Ela dá de ombros evasivamente, e se encolhe numa posição quase fetal. Engulo seco, decidido a guardar toda minha dor, e agir da maneira certa, segundo os padrões dos jogos. Ficar feliz, afinal cada tributo morto, é um passo a mais para nossa vitória. Talvez se eu fizer Katniss entender isso, sua dor diminua. Não que isso tenha acontecido comigo, mas quem sabe...

— É só que... – Katniss começa a dizer, mas para como se não encontrasse as palavras certas. - Se não ganhássemos... Eu queria que Thresh ganhasse. Porque ele me deixou ir. E por causa da Rue.

— Sim, eu sei — respondo. — Mas isso significa que estamos um passo mais perto do Distrito Doze. — Pego os pratos de comida, e empurro um na direção dela. — Coma. Ainda está quente.

Katniss come o cozido, a comida que ela mais gosta, como se estivesse comendo terra.

— Significa também que Cato vai voltar a nos caçar – ela comenta.

— E ele tem suprimentos de novo.

— Ele estará ferido, eu aposto.

— O que te faz pensar isso? —pergunto.

— Porque Thresh nunca teria sucumbido sem uma luta. Ele é tão forte... quero dizer, ele era. E eles estavam em seu território.

— Que bom. Quanto mais Cato estiver ferido, melhor. Eu me pergunto como a Cara de raposa está se virando.

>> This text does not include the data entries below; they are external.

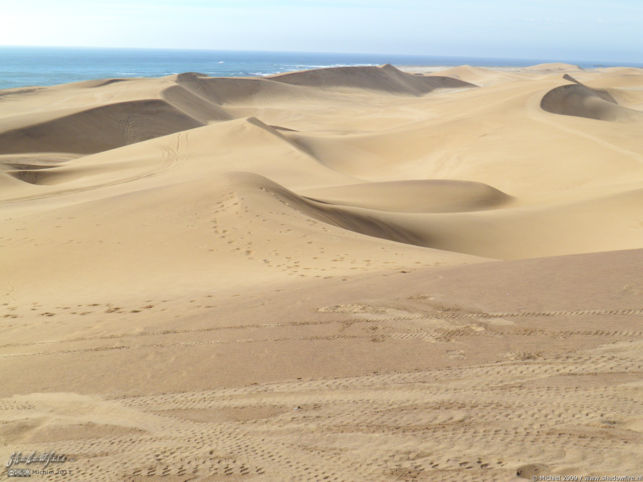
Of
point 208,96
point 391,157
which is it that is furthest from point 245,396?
point 208,96

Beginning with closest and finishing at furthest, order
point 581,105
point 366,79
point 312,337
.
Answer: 1. point 312,337
2. point 581,105
3. point 366,79

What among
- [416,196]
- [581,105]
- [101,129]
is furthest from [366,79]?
[416,196]

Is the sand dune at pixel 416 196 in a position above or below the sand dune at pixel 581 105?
below

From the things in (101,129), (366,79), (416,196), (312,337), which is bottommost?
(416,196)

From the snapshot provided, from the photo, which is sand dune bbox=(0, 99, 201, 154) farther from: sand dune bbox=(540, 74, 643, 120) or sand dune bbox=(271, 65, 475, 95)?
sand dune bbox=(271, 65, 475, 95)

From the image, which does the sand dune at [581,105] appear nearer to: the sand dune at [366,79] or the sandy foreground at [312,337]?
the sandy foreground at [312,337]

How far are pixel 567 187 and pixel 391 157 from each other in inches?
353

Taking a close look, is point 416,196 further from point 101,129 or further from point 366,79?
point 366,79

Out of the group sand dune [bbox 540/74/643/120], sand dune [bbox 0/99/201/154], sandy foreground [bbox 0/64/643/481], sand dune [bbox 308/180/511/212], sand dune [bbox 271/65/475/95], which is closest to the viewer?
sandy foreground [bbox 0/64/643/481]

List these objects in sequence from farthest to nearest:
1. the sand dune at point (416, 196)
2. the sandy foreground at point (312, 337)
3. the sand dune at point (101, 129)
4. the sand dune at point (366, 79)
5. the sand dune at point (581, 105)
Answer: the sand dune at point (366, 79)
the sand dune at point (581, 105)
the sand dune at point (101, 129)
the sand dune at point (416, 196)
the sandy foreground at point (312, 337)

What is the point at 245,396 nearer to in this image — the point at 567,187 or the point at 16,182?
the point at 16,182

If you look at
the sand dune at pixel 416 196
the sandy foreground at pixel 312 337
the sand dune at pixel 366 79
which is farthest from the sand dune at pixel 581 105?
the sand dune at pixel 366 79

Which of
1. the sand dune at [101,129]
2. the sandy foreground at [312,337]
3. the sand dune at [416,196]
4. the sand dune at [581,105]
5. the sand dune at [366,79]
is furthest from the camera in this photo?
the sand dune at [366,79]

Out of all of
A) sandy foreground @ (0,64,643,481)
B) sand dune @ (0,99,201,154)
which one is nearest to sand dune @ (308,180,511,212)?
sandy foreground @ (0,64,643,481)
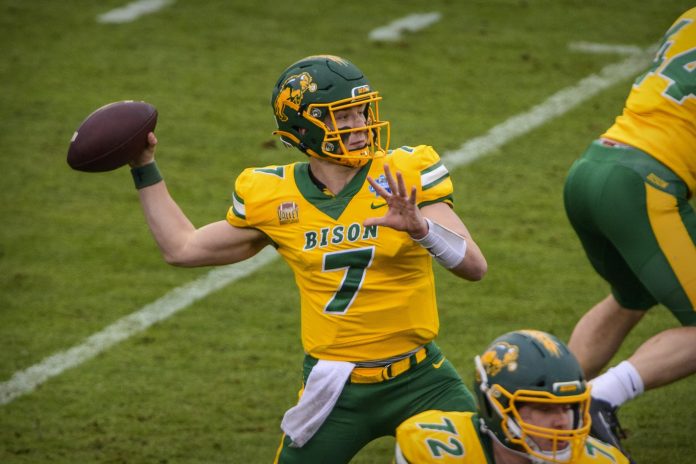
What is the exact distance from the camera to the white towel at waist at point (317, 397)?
4086 mm

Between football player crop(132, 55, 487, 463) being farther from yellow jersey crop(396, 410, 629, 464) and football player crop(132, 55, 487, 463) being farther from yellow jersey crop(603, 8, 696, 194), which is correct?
yellow jersey crop(603, 8, 696, 194)

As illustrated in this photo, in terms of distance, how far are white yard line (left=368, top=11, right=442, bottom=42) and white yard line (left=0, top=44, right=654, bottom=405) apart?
165cm

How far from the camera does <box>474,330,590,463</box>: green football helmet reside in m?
3.45

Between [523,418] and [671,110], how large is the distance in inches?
73.1

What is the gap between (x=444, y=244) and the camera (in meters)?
3.84

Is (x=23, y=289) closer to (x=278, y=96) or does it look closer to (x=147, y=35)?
(x=278, y=96)

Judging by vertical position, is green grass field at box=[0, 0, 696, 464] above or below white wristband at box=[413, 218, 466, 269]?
below

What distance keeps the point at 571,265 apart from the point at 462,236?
10.4ft

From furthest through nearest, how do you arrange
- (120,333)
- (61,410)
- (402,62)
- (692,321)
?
1. (402,62)
2. (120,333)
3. (61,410)
4. (692,321)

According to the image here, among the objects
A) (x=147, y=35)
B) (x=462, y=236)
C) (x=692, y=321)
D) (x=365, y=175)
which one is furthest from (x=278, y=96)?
(x=147, y=35)

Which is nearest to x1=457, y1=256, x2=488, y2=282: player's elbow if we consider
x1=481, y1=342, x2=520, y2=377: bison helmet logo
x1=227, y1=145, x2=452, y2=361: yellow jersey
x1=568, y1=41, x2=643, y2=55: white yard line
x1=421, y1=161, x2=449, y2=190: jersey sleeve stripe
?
x1=227, y1=145, x2=452, y2=361: yellow jersey

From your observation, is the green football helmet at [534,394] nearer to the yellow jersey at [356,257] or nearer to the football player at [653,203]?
the yellow jersey at [356,257]

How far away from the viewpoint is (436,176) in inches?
161

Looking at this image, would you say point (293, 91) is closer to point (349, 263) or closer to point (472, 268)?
point (349, 263)
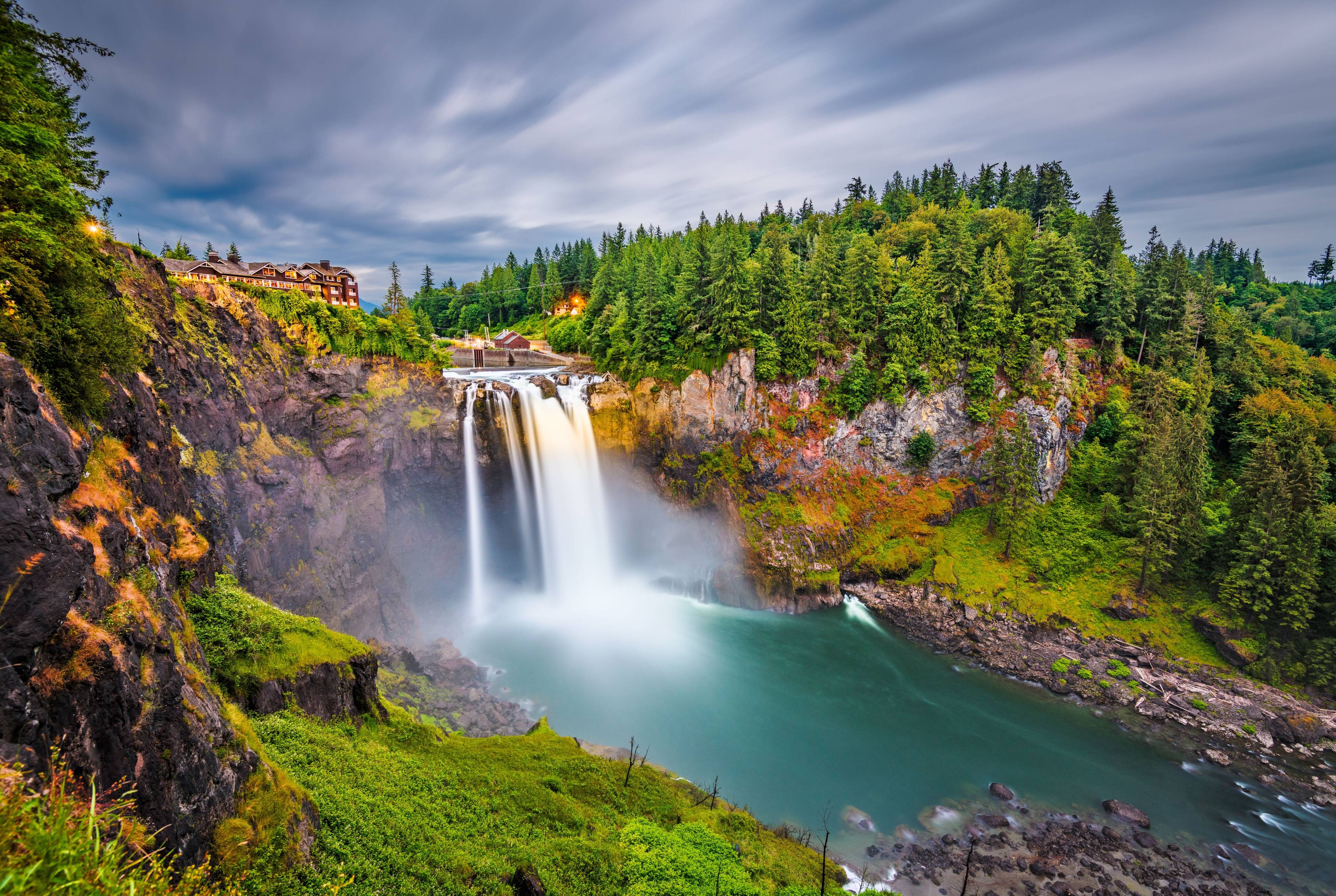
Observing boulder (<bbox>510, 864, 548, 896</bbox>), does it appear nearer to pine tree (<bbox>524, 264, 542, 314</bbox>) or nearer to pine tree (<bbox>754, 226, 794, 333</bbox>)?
pine tree (<bbox>754, 226, 794, 333</bbox>)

— Oh, ela está bem — Katniss diz, por algum motivo irritada. — Provavelmente será mais fácil pegar Cato do que ela.

— Talvez eles irão se pegar e nós poderemos simplesmente ir para casa — digo, torcendo para que isso realmente aconteça. Não quero ser responsável por mais nenhuma morte. Eu não suportaria mais esse peso. —Mas é melhor termos cuidados extra com as vigilâncias. Eu cochilei algumas vezes.

— Eu também — ela admite. — Mas não hoje.

Terminamos de comer em um profundo silencio. Essa conversa sobre nossos adversários me deixou enjoado. Me ofereço para ficar com o primeiro turno de vigilância, e Katniss nem tenta resistir. Apenas se deita ao meu lado, dentro do saco de dormir, puxa seu capuz a ponto de cobrir todo o rosto, e fica imóvel. Depois de um bom tempo, sei que ela adormeceu, pois sua respiração está mais calma. É terrível, ver o que esses jogos estão fazendo com ela. Conosco. Passo as horas seguintes pensando, se caso nós vencermos, se algum dia conseguiremos nos recuperar dos traumas sofridos aqui.

Queria deixar Katniss dormir o quanto eu pudesse. Mas além do sono, a fome voltou a me assolar, e eu decido acorda-la. Não seria justo comer ou cochilar enquanto ela dorme. Reparto o queijo de cabra e as maças, e acaricio seu braço fazendo-a acordar.

— Não fique brava — digo, quando ela se senta. — Eu tive que comer de novo. Aqui está a sua metade.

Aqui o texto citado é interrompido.